Material -
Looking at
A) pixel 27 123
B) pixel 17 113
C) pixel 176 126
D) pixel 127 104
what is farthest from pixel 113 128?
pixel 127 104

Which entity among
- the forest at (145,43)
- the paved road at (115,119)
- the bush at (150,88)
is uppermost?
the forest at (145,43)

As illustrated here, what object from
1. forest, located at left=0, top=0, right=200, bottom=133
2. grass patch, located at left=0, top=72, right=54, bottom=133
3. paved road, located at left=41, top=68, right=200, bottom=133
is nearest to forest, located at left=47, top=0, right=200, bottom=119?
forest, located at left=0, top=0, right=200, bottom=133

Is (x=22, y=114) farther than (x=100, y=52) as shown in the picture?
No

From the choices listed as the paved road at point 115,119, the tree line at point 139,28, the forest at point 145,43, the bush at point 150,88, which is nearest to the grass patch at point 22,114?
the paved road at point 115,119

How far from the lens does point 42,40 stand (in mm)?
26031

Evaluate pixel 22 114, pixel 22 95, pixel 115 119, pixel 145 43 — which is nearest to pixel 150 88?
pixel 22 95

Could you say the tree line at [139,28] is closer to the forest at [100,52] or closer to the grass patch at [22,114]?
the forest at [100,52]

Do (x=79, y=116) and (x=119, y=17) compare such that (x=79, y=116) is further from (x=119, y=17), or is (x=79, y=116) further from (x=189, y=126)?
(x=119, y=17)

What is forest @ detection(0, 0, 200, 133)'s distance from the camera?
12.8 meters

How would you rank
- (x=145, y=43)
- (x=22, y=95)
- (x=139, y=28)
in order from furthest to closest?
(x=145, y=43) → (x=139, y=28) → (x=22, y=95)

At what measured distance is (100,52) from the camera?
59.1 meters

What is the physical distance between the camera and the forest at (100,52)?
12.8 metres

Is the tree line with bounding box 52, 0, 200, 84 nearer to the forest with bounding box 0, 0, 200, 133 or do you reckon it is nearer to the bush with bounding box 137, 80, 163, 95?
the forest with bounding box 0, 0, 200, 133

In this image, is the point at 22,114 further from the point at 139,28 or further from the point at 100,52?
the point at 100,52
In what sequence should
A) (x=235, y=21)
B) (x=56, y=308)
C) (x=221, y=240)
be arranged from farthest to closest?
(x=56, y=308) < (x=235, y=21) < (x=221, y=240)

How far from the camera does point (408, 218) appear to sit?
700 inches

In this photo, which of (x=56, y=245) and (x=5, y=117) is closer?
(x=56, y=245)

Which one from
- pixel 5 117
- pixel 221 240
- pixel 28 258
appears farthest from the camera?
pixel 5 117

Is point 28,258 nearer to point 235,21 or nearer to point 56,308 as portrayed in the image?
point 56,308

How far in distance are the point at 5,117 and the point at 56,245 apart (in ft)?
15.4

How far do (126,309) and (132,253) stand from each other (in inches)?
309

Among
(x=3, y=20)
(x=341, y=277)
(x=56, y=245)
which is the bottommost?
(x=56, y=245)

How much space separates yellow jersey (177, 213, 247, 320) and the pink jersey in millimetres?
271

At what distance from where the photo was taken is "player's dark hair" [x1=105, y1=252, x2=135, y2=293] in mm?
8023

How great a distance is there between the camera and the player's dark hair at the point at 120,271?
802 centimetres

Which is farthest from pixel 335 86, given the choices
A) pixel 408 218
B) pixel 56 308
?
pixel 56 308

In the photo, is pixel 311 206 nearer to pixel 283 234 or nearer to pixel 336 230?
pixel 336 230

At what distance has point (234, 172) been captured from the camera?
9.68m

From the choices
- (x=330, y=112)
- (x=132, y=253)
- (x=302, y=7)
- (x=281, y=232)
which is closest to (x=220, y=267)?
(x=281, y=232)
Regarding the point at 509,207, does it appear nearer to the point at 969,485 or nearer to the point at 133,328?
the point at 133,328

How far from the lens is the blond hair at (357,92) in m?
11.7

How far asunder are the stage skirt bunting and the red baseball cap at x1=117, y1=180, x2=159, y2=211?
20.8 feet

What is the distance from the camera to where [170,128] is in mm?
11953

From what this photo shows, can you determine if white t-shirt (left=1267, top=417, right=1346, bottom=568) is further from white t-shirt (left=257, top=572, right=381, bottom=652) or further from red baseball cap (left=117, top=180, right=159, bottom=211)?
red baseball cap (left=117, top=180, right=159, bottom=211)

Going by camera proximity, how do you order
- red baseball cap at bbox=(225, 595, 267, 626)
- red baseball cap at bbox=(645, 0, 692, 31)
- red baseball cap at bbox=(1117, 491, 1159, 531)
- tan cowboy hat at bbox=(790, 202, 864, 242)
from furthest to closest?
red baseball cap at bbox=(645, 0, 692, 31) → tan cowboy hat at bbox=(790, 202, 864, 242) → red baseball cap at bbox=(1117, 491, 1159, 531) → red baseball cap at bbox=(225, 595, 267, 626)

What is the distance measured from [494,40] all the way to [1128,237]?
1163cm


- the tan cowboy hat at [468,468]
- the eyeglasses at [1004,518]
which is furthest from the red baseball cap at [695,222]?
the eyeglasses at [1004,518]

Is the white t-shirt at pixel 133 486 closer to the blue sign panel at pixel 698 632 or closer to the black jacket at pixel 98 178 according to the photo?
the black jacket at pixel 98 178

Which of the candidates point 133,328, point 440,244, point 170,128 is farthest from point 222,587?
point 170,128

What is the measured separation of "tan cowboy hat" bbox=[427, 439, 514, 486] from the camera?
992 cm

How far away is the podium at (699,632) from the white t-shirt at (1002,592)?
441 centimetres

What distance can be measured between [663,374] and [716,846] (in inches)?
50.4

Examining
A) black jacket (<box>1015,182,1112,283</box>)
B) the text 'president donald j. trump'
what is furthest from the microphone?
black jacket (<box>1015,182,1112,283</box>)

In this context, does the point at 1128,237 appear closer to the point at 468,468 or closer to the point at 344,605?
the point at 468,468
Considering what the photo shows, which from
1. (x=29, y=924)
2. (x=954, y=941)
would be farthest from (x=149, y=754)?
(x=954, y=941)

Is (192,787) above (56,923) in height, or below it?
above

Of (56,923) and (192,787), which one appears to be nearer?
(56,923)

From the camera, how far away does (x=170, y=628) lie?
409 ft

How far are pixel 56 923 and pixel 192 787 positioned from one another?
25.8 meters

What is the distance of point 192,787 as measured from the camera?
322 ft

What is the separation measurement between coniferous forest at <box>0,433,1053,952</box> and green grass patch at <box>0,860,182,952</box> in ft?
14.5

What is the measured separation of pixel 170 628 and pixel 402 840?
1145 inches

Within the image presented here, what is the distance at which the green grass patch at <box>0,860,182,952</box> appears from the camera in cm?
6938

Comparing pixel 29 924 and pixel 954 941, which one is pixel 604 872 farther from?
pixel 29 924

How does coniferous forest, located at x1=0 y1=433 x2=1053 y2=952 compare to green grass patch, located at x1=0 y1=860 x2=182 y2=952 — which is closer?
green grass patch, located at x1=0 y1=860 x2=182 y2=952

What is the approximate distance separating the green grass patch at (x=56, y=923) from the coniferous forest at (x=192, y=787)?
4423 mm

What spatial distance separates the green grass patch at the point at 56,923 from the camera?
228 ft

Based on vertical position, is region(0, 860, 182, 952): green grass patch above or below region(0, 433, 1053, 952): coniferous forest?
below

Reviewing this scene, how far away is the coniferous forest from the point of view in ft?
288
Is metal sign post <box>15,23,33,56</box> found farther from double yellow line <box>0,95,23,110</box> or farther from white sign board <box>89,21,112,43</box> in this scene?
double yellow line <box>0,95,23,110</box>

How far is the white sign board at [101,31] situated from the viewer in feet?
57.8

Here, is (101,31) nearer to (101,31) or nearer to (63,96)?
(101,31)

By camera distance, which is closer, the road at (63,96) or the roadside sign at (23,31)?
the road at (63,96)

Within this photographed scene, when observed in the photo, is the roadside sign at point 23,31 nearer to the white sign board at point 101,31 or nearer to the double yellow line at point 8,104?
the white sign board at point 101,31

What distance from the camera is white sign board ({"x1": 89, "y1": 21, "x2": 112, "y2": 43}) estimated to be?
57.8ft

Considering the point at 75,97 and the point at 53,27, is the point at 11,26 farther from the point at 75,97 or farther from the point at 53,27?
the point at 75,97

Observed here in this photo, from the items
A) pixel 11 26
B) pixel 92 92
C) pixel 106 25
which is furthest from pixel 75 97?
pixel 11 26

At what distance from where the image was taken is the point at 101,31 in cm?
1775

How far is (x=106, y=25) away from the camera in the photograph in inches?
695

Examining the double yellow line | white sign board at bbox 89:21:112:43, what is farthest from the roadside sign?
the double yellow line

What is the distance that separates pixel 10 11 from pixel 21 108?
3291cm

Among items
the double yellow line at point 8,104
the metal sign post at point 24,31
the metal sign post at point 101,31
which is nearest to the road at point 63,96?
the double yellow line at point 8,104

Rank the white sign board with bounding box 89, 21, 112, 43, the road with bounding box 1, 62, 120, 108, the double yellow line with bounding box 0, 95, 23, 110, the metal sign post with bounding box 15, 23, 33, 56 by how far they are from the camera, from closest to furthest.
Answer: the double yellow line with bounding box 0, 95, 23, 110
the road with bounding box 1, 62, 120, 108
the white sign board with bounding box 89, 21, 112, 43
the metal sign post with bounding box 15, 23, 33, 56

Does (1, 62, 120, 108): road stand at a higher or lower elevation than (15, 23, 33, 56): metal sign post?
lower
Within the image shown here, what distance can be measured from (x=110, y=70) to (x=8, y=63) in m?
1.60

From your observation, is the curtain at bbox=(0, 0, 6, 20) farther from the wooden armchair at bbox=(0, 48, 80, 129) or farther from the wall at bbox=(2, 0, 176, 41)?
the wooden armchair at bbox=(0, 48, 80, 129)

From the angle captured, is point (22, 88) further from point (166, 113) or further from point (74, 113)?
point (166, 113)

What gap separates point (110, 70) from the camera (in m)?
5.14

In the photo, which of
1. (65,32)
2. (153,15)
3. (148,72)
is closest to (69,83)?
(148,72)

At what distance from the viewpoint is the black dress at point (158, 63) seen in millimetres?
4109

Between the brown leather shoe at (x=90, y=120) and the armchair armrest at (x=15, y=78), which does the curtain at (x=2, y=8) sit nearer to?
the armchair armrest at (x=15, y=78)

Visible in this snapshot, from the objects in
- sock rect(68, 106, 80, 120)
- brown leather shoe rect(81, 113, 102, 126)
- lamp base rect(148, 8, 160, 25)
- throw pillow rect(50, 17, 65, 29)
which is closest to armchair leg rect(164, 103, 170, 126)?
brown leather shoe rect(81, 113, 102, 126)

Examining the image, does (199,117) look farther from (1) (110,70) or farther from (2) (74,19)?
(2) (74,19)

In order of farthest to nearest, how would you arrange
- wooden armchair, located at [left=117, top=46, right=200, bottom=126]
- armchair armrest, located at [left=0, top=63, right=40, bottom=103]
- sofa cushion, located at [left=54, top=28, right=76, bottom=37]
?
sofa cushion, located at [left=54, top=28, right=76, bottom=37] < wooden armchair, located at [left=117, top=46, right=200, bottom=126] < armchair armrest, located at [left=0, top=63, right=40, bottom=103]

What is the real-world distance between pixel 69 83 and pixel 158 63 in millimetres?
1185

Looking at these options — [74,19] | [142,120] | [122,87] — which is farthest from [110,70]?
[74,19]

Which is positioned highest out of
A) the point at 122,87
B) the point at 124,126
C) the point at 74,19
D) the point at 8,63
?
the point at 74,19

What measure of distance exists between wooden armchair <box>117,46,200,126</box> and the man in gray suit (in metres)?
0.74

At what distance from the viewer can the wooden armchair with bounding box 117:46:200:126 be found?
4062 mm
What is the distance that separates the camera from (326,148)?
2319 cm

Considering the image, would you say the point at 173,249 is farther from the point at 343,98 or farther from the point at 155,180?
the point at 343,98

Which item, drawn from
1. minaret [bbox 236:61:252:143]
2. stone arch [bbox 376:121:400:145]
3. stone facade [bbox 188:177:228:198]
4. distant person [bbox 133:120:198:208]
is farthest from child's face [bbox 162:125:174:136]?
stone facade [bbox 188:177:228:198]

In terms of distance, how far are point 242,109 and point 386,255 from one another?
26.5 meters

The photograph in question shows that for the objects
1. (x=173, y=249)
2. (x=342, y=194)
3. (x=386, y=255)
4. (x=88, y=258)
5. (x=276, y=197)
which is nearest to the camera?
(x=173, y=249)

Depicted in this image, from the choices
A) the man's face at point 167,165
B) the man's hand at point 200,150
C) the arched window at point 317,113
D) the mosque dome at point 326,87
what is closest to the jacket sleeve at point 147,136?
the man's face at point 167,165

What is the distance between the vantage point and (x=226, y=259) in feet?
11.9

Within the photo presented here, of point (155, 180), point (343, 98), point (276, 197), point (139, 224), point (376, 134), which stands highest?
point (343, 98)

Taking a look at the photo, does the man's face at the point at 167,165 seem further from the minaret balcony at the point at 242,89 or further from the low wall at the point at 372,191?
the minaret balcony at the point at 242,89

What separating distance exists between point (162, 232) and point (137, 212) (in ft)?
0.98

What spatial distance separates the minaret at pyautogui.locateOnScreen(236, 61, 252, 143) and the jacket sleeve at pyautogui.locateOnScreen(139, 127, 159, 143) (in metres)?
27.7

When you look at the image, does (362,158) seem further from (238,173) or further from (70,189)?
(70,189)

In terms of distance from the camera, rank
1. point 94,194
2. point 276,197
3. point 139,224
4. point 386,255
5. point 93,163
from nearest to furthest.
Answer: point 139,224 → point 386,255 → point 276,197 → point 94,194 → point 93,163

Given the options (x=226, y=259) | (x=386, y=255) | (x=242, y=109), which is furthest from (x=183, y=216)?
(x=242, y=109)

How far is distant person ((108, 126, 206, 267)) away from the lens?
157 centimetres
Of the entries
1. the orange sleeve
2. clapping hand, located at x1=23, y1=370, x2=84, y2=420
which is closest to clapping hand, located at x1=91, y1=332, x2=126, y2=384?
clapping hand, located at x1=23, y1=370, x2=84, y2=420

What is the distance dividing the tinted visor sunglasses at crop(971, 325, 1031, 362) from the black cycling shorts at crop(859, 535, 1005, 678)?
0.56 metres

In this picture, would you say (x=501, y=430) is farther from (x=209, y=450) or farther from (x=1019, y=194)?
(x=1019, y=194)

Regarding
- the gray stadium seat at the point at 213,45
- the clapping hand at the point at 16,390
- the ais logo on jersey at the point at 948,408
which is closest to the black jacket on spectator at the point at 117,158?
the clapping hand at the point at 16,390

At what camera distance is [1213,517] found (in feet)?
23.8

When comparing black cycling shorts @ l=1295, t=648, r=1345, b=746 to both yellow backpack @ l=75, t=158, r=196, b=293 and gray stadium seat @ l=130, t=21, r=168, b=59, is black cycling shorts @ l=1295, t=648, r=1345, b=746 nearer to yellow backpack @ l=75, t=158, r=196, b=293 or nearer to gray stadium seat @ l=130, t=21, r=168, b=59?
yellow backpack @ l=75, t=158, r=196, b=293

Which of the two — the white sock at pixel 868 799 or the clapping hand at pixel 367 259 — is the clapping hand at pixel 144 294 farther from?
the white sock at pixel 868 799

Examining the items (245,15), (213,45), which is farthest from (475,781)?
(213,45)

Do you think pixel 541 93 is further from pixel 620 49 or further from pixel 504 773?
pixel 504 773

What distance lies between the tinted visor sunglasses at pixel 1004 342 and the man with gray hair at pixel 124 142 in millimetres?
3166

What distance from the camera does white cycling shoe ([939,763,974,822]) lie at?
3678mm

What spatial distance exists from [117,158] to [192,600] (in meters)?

What is asked - Take the lines above from the one holding "Which of the two" to the last and output them exactly.

Exercise output -
Which of the two — the white sock at pixel 868 799 or the clapping hand at pixel 367 259 — is the clapping hand at pixel 144 294 farther from?
the white sock at pixel 868 799

Examining the items (245,15), (213,45), which is farthest from (475,781)?
(213,45)

Do you think pixel 541 93 is further from pixel 620 49 or further from pixel 504 773?
pixel 504 773

What distance lies between the tinted visor sunglasses at pixel 1004 342 and the man with gray hair at pixel 124 142 in millimetres?
3166

What distance from the camera does white cycling shoe ([939,763,974,822]) lie at?
3678mm

What spatial distance exists from [117,158] to [192,600] (in meters)?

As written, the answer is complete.